Don’t Use Did
In my last blog, I ranted against the term raising awareness. Clearly a harmless blog. Its not as if that term is copyrighted or trademarked. Right? Actually, that term is part of many copyrights and trademarks, and I could have gotten into real legal trouble. Now, wait a minute. This is a simple blog with four regular readers that only discusses humble book topics. My most significant blog success attracted a whopping 21 views. Copyright and trademark holders clearly do not have the time to waste on me. Perhaps not.
Let’s pretend I ranted against a large corporation or made racial slurs. Understandably, such negative actions would attract censors. Perhaps an automated search would have uncovered my offensive statements and raised flags. The Facebook overseers might have removed the post.
Of course, I go out of my way to avoid negative/controversial topics. However, I could have accidentally written something genuinely awful. Yes, I might upset the entire internet and worldwide legal community by using the word “did.” What is so bad about this humble word? Words can be acronyms, and the word “did” is used by several organizations. Here is a list of groups that might get upset:

Department of International Development (UK government department)
Digital Image Design (Software Company)
Dissociative Identity Disorder (human psychology)
Damsels in Distress (Film)
Department of Irrigation and Drainage (Malaysia government department)
Dansk Ishockey Dommerklub (Denmark ice hockey)
Digitization and Interoperability Division (US Army data standardization office)

Does this mean that if use the blog title “What did I do last week” that the Malaysian Department of Irrigation and Drainage will send out a takedown notice? Of course not. They are a reasonable government organization with a common acronym and would take no action. After all, “did” ranks 107 out of the most used words and is clearly fair use.

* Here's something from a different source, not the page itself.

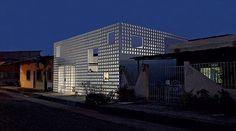 A escolha do material para a fachada devolveu à moradora uma sensação de liberdade e criou um efeito de luz e sombra  #cobogo #arquitetura #luz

Not so fast. It turns out that Dance India Dance (a competition reality show) is often referred to as DID. As part of their copyright protection efforts, they routinely take down titles with the word “did.” That cannot possibly affect my humble efforts. Well…
When the article appeared, “What Did Ada Lovelace's Program Actually Do” in reference to an 1815 computer programmer, it got removed with a DMCA takedown notice. Here is an article about this incident.

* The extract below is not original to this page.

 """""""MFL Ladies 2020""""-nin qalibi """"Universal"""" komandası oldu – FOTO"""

I would understand a takedown if the article had something to do with dancing in India, posted their copyrighted script, or contained a video from that program. I would also understand going after a blatant rip-off such as Dance Indiana Dance.
But no, the word did simply asked a question about a long-dead programmer. The first programmer, actually. In this case, an automated search engine generated an automated email to a computerized system that automatically deleted an article. Just like a terminator, the entire chain of events had no human interaction. Hasta la vista, baby. Of course, there is a bit of humor in this action. Deleted by their own invention? Makes me laugh.
What does this mean? Should we stop using the word “did”? Are we now writing through a digital minefield? To answer this question, we must take a step back. Humans pass through waves of change as we evolve. In the 1950s, we sprayed DDT on everything, which dramatically reduced the pests. Yay! Years later, we learned the errors of our ways and stopped using DDT.
Copyrights allow me to (potentially) make money as an author and prevent others from stealing my work. For example, I can't publish a Harry Potter book. I cannot even copy a paragraph out of that book and call it my own. This is why the DMCA exists, and I believe it is a great entity for authors.
In time, the DMCA algorithms will get better, and they have already corrected the “did” takedowns issue. So all is well? Well, no.
Take, for example, the word “predator.” Is a wolf a predator? Of course. So, let's write a book about wolves called “Predator.” It turns out that General Atomic trademarks the word predator. What about the movie Predator with Arnold Schwarzenegger, predator generators and predator ski clothes? They all got permission or were sued. How do I know? I work for General Atomics and read the memo.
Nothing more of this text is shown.